A contentious agreement in Brazil a couple of years earlier gave similar power to the church to evangelise and indoctrinate at tax-payers' expense. This concordat had been opposed by various high profile legal groups – including the Association of Brazilian Magistrates – and indeed by many lawmakers. It was the clause on religious education that caused the greatest alarm because, as in other countries, clause 11 obliged the state to fund – through its own schools – the teaching of the Catholic catechism.

Perhaps it should be obvious that when a church is permitted by an unbreakable treaty to teach "Catholic Morality" to children, serious questions will be asked as to what exactly is meant by "Catholic Morality". Concordat watch doesn't shy away from providing a few opinions.
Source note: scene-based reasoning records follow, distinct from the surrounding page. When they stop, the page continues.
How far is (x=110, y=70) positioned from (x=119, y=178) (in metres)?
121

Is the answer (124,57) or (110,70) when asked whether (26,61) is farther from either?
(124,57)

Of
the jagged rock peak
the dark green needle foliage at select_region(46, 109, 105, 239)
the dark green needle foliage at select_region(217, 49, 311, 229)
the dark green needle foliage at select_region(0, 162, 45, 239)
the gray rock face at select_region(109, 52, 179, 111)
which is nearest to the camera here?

As someone who went to a Catholic school myself, my guess is that pupils regularly find themselves lectured on the evils of contraception and, more especially, abortion. Concordat watch concurs. As it so brilliantly states:

"The Vatican knows that the best way to control a woman is to burden her with more children than she feels able to cope with. Almost a century ago Pope Pius XI stressed that married women must be "fruitful" and "obedient". Nowadays "fruitfulness" is called "giving life" and "obedience" in Vatican-speak becomes "true freedom". Regardless of what they're called, fruitfulness leads to obedience, as a woman worn out with childbearing will be more docile and her children will serve as hostages. Her inability to leave may even turn into acceptance. Psychologists have found that "the less control people feel over their own lives, the more they come to endorse systems and leaders that offer a sense of order".
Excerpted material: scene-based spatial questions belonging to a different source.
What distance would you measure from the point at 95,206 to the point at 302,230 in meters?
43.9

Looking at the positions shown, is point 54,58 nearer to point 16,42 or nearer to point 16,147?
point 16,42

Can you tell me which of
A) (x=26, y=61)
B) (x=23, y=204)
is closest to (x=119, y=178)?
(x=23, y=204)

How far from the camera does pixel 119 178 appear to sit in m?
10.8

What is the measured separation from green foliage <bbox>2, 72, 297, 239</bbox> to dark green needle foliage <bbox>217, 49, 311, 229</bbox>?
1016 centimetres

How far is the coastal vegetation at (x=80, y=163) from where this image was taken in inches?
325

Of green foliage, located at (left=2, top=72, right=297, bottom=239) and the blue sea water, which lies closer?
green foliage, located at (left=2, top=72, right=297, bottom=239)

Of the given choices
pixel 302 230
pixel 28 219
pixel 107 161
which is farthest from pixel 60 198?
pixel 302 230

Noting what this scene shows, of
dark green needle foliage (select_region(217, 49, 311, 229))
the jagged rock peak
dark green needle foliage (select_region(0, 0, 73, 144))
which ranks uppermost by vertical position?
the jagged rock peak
This matters, and it has a real impact. In Brazil, whether the government is legally obliged to allow the Vatican to dictate morality in schools, abortion remains illegal in most circumstances. Though it is technically legal in some cases, according to Monida Arango, Regional Director for Latin America and the Caribbean at the Center for Reproductive Rights "most women in Brazil will never be able to get a legal abortion. Even in cases of rape and when the mother's life is in danger it is very difficult".
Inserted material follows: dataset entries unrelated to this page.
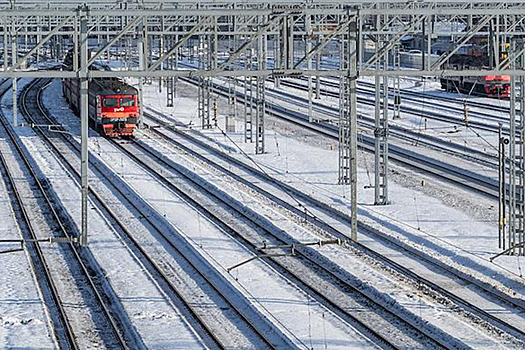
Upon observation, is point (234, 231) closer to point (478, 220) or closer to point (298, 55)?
point (478, 220)

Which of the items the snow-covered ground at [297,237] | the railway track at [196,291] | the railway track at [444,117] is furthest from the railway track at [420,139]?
the railway track at [196,291]

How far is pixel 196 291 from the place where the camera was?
70.9 ft

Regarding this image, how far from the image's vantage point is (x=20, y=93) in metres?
67.6

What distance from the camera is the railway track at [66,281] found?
18.7m

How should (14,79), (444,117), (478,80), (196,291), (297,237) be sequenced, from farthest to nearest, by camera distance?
(478,80) → (444,117) → (14,79) → (297,237) → (196,291)

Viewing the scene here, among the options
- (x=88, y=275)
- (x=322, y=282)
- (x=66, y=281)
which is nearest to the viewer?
(x=322, y=282)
A 2010 study revealed that, despite the law, 22% of Brazilian women had had abortions and 50% of those had been hospitalised due to complications. Various polls also show that the vast majority of Brazilians want the law to stay as it is. The education system without doubt has a massive impact on this prevailing view.

As Concordat watch points out, the war against contraception is not over either; the Vatican has simply changed tack. In going after women's sexual freedom, "it's more strategic to attack abortion than contraception. This is why churchmen claim that morning-after pills and IUDs are "abortificient". Vatican envoy Archbishop Zygmunt Zimowski has even told the Worth Health Organisation that emergency contraception is a "direct attack" on the life of "the unborn child". Apparently, the Archbishop knows better than most scientists who say that these methods work by preventing fertilisation".

One of the most astounding Concordat watch also reveals the astonishing facts in fact the Slovak government fell following the refusal of the Slovak Foreign Minister to sign the controversial "conscience concordat" and this prompted the Christian Democrats to pull out of the coalition.

Concordat watch is arranged by country, and clicking on the country concerned gives the — often considerable — detail. Germany is a particular eye-opener.

Concordats have been made with many an unsavoury character over the years, including Mussolini, Hitler, Franco, and Jean-Claude Duvalier – to name but a few. They've attacked women's rights through education, avoided the tax-man, and duped Parliaments with shady methods of legislative passage. They are anti-democratic and anti-secular; they profoundly undermine the notion of the separation of church and state by binding governments (and successive governments) to contracts which allow an effective Catholic supremacy to take hold in vital areas of public life.

As Concord watch concludes, "These church-state accords give the church massive state subsidies and other privileges. They can effectively force liberal Catholics to observe orthodoxy, and can disadvantage non-Catholics as well".

That, I would say, is putting it rather mildly.